ACTING for ANIMATORS
Ralph Bakshi's Smart Advice
How did I miss this? Mega-thanks to James Cunliffe at Valve for bringing this clip to my attention. Ralph Bakshi, a pretty legendary animator, was doing a Q&A at Comic-Con San Diego back in 2008, when somebody asked what to do about making a career in animation. Bakshi went on an epic and profane rant that is certifiably classic. Check it out!
Big Hero 6
Big Hero 6 will almost surely be nominated in Oscar's Best Animated Feature category and, when that happens, I will do a scene-by-scene acting analysis of it. For now, I can report that the acting in Big Hero 6 runs hot and cold. The action figure characters exude personality and charm, but most of the movie's scenes have far too much dialogue and noise for my taste. Acting has almost nothing to do with words. It doesn't matter that the characters are usually talking about how they feel at the moment, it is still too much talk. Baymax the inflatable nurse-robot is as cuddly as advertised and will be a big seller this holiday season. The lead human character, Hiro, is already fading in my mind because he is upstaged by the action figures. That's not a good sign, but I imagine the Disney execs don't care because nobody is going to buy Hiro dolls anyway.
"Your old road is rapidly agin’.
Please get out of the new one
if you can’t lend your hand,
For the times they are a-changin’..."—Bob Dylan
The Whites of the Eyes
are Windows to the Soul!
Do you think much about the whites of your eyes? Me neither. But a new study published in the Proceedings of the National Academy of Science by Srah Jessen and Max Planck shows that whites-of-eyes are early baby-signals, starting at seven months or so. Interesting stuff if you want to calibrate eye-size to communication between humans. Turns out that the whites of human eyes are more pronounced than in any other mammal, and how much of it is displayed is an unmistakable signal of emotion. Here's a link.
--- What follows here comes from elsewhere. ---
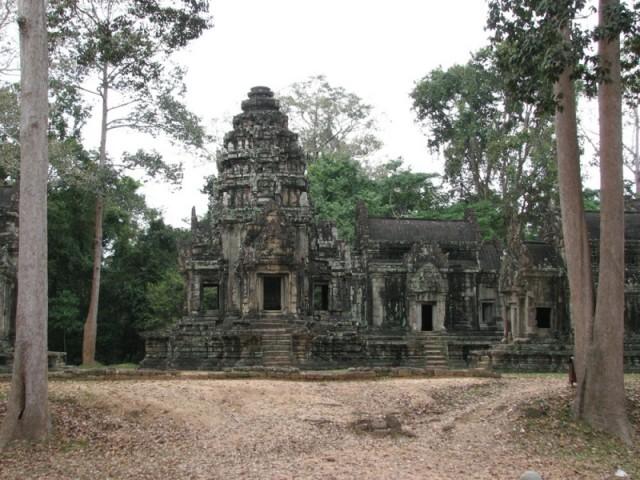 За пределалми Ангкор Тома. Томаннон. Небольшие храмы после реставрации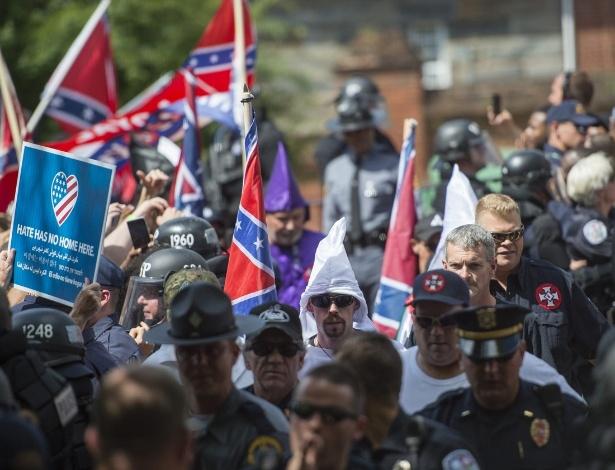 Integrantes do Ku Klux Klan chegam para encontro em Charlottesville, na Virgínia, EUA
Acting for Animators Workshop Schedule
February 9-13 Animex 2015, Teesside, England
April 10-12 Weekend with Animation Masters, London
(in planning stage)
May 5-8 FMX, Stuttgart Germany
"Sitting at the Kiddie Table ..."
Bonnie Arnold, producer of How to Train Your Dragons 1&2, said at a November Hollywood Reporter Animation Roundtable, “I wish sometimes we weren’t as relegated to the kiddie table, as I feel like we are.” She’s right about her seat assignment, but the Dragons franchise is based upon a series of children's books by Cressida Cowell, and their intended reader is 7-11 years old. Ms. Arnold's employer, Jeffrey Katzenberg (DreamWorks), does not make animation for adults. Neither does John Lasseter, who oversees animation at Disney and Pixar, the other two eight-hundred-pound-gorilla studios. It doesn't take a Martin Scorcese to recognize that these studios are more defined by merchandising than serious filmmaking, and the stuff they sell is exclusively for children. It would be exciting to see Bonnie Arnold, one of the more talented movie producers working in the industry today, assume a leadership position by organizing an adult movie for her next time at bat.
It is not as if opportunities for adult work have not presented themselves. Pixar was poised to make Hollywood's first big-budget adult feature animation with Up, but ruined it with the second-half excursion to Paradise Valley, home of those airplane-flying talking dogs and the Big Bird that eats chocolate. (Do not, BTW, give your parakeet chocolate. It's poison for birds and will kill them.) Pixar execs will tell you that Up appeals to adults as well as children (read this Pixar-generated essay on the subject), but that is a disingenuous assertion because Up is really a hybrid, two movies in one package. The first half, which is all about love, commitment, child-bearing, death and grieving, is for adults. A typical six or seven-year-old kid cannot possibly understand any of it because her brain and world view are not sufficiently developed yet. She might be fascinated by the animation itself, but she can't be expected to understand the adult implications of Ellie's inability to have children. Kids start jumping up and down in their seats when we get to Paradise Valley, which is when the adults in the audience start checking their watches.
It is possible to make an animated feature film that works for children as well as adults, but the accomplishment is rare, extremely difficult, and cannot be created assembly-line style, which is what Pixar, Disney and DreamWorks want to do. Pixar's early movies worked like that -- Toy Story, Monster's Inc., Incredibles, Ratatouille -- but John Lasseter has not been able to do it again ever since Disney bought his studio. For the past eight years, he has been selling toys like a champ. In interviews, Mr. Lasseter likes to say that he has "Disney blood flowing in my veins," but I doubt seriously Uncle Walt would have taken Carl and Russell to Paradise Valley. Or, if he had, he would have set the entire movie in that location. Walt Disney was a genius storyteller who made movies for kids and then charmed adults into seeing them also on the grounds that "there is a kid in all of us." The next time you watch Snow White and the Seven Dwarfs, note how you regress to your childhood self. While doing research for my next book, I screened Snow White dozens of times, and the experience is enlightening. It is practically impossible to watch that movie with an adult's discerning eye. Same situation with John Lasseter's personal favorite Disney movie, Dumbo, as well as Pinocchio. Walt Disney was brilliant when it came to luring adults back to childhood. It is significant that he did not even attempt to do it the other way around, pushing children into adulthood, which is what Up demands.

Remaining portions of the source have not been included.